**Material for the task:**
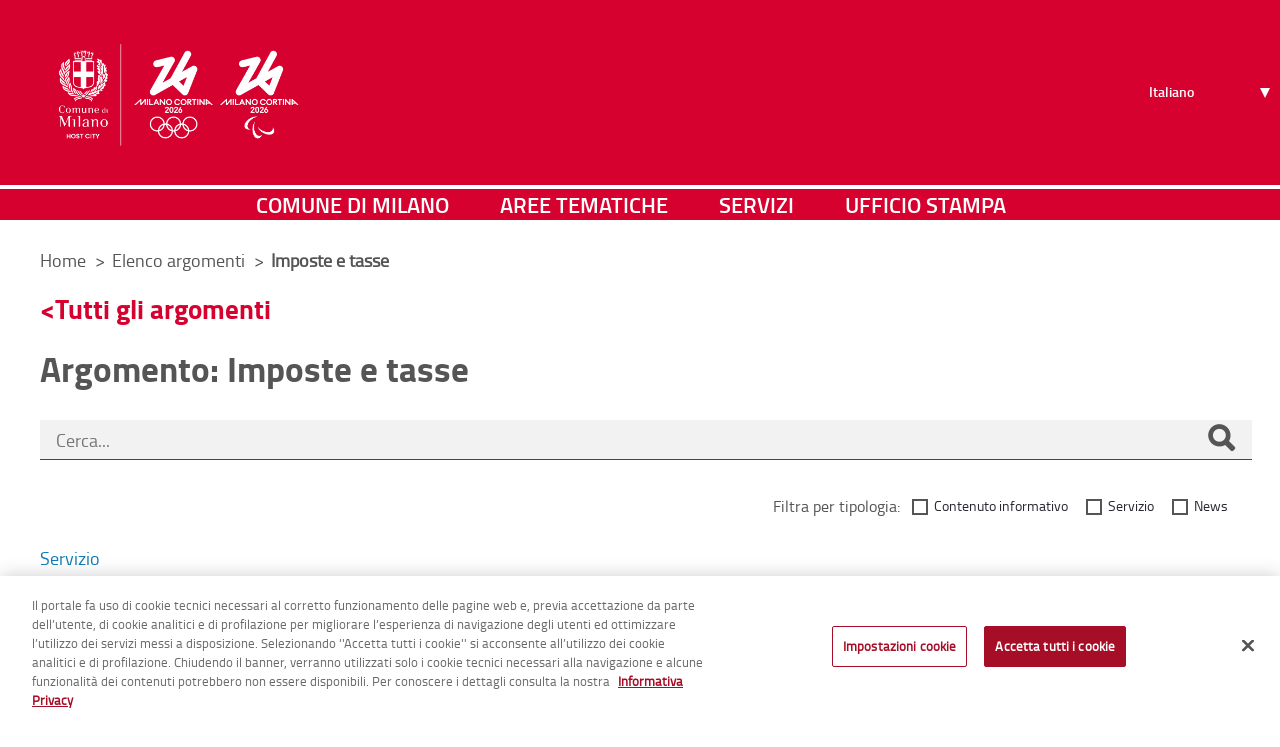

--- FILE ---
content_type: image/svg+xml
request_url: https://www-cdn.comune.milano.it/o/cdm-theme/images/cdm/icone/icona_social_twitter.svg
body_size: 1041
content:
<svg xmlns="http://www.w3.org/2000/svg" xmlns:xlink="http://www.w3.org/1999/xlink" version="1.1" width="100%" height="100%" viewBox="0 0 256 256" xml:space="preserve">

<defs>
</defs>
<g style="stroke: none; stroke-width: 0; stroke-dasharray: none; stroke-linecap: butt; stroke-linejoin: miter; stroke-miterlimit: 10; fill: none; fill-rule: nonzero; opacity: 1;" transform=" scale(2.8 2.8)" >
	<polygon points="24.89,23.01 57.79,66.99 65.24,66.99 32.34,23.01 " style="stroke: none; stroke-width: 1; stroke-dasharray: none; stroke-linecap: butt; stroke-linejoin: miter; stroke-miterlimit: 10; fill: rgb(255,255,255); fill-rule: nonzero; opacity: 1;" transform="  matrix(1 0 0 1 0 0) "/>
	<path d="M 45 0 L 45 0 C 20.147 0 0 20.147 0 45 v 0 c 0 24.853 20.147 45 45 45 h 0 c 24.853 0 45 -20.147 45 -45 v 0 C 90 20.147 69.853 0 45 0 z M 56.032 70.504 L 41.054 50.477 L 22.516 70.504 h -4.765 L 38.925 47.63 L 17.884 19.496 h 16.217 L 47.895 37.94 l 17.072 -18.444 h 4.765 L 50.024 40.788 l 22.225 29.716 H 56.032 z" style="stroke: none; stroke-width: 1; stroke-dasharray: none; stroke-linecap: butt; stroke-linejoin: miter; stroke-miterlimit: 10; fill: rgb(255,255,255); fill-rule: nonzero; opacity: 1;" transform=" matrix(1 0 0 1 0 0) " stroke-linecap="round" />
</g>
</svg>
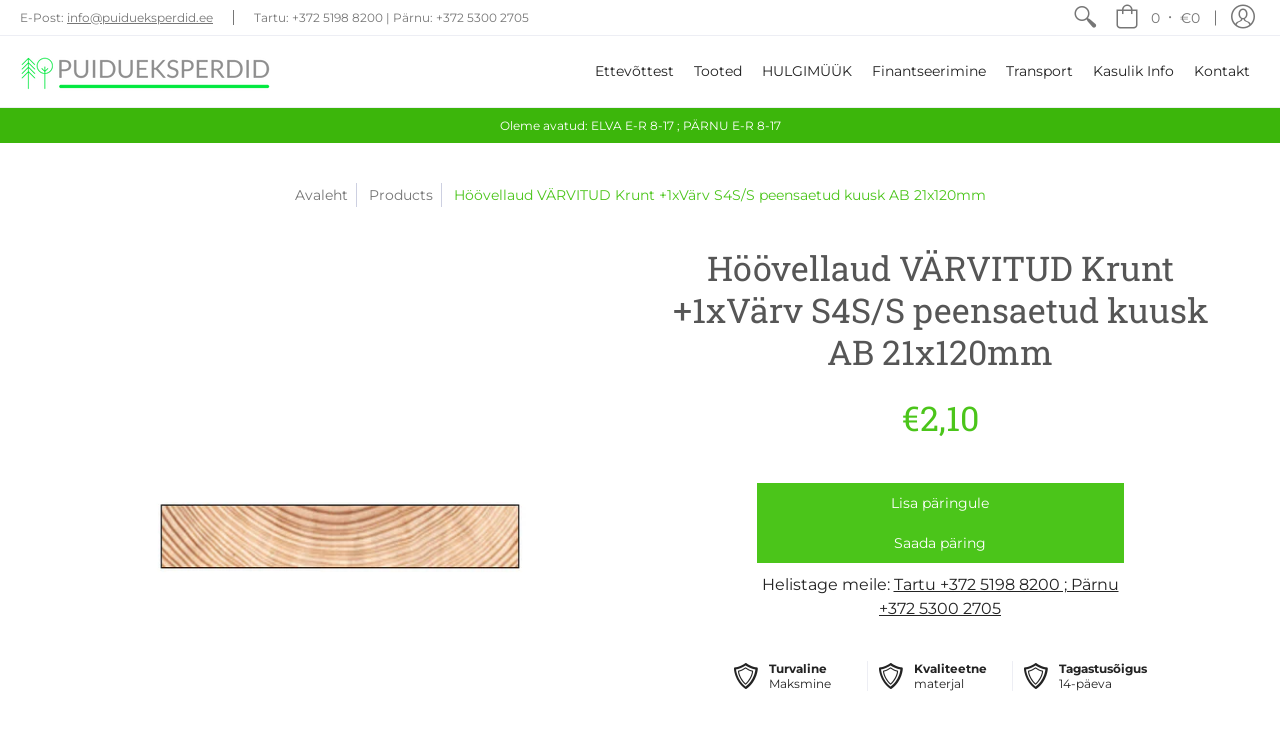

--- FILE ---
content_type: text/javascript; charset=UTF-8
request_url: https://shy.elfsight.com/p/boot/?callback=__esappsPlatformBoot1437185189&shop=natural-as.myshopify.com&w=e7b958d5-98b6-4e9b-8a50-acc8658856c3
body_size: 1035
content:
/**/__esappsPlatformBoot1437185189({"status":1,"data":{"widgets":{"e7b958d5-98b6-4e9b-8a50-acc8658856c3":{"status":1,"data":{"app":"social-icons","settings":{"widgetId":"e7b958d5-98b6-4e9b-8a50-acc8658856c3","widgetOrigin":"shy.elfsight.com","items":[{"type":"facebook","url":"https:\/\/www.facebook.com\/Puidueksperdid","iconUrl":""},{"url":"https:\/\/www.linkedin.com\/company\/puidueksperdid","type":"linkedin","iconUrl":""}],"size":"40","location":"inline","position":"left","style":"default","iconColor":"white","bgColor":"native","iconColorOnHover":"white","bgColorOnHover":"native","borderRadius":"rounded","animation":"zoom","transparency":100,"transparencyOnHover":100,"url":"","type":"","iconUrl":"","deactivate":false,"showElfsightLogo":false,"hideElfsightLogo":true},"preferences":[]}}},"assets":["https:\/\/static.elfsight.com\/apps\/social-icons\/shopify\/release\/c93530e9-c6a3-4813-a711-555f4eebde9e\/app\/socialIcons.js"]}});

**Work item:** Could you please repeat the entries above exactly, with every picture left out?

**Answer to the exercise:**
--- FILE ---
content_type: image/svg+xml
request_url: https://www-cdn.comune.milano.it/o/cdm-theme/images/cdm/icone/icona_social_twitter.svg
body_size: 1041
content:
<svg xmlns="http://www.w3.org/2000/svg" xmlns:xlink="http://www.w3.org/1999/xlink" version="1.1" width="100%" height="100%" viewBox="0 0 256 256" xml:space="preserve">

<defs>
</defs>
<g style="stroke: none; stroke-width: 0; stroke-dasharray: none; stroke-linecap: butt; stroke-linejoin: miter; stroke-miterlimit: 10; fill: none; fill-rule: nonzero; opacity: 1;" transform=" scale(2.8 2.8)" >
	<polygon points="24.89,23.01 57.79,66.99 65.24,66.99 32.34,23.01 " style="stroke: none; stroke-width: 1; stroke-dasharray: none; stroke-linecap: butt; stroke-linejoin: miter; stroke-miterlimit: 10; fill: rgb(255,255,255); fill-rule: nonzero; opacity: 1;" transform="  matrix(1 0 0 1 0 0) "/>
	<path d="M 45 0 L 45 0 C 20.147 0 0 20.147 0 45 v 0 c 0 24.853 20.147 45 45 45 h 0 c 24.853 0 45 -20.147 45 -45 v 0 C 90 20.147 69.853 0 45 0 z M 56.032 70.504 L 41.054 50.477 L 22.516 70.504 h -4.765 L 38.925 47.63 L 17.884 19.496 h 16.217 L 47.895 37.94 l 17.072 -18.444 h 4.765 L 50.024 40.788 l 22.225 29.716 H 56.032 z" style="stroke: none; stroke-width: 1; stroke-dasharray: none; stroke-linecap: butt; stroke-linejoin: miter; stroke-miterlimit: 10; fill: rgb(255,255,255); fill-rule: nonzero; opacity: 1;" transform=" matrix(1 0 0 1 0 0) " stroke-linecap="round" />
</g>
</svg>

--- FILE ---
content_type: text/javascript; charset=UTF-8
request_url: https://shy.elfsight.com/p/boot/?callback=__esappsPlatformBoot1437185189&shop=natural-as.myshopify.com&w=e7b958d5-98b6-4e9b-8a50-acc8658856c3
body_size: 1035
content:
/**/__esappsPlatformBoot1437185189({"status":1,"data":{"widgets":{"e7b958d5-98b6-4e9b-8a50-acc8658856c3":{"status":1,"data":{"app":"social-icons","settings":{"widgetId":"e7b958d5-98b6-4e9b-8a50-acc8658856c3","widgetOrigin":"shy.elfsight.com","items":[{"type":"facebook","url":"https:\/\/www.facebook.com\/Puidueksperdid","iconUrl":""},{"url":"https:\/\/www.linkedin.com\/company\/puidueksperdid","type":"linkedin","iconUrl":""}],"size":"40","location":"inline","position":"left","style":"default","iconColor":"white","bgColor":"native","iconColorOnHover":"white","bgColorOnHover":"native","borderRadius":"rounded","animation":"zoom","transparency":100,"transparencyOnHover":100,"url":"","type":"","iconUrl":"","deactivate":false,"showElfsightLogo":false,"hideElfsightLogo":true},"preferences":[]}}},"assets":["https:\/\/static.elfsight.com\/apps\/social-icons\/shopify\/release\/c93530e9-c6a3-4813-a711-555f4eebde9e\/app\/socialIcons.js"]}});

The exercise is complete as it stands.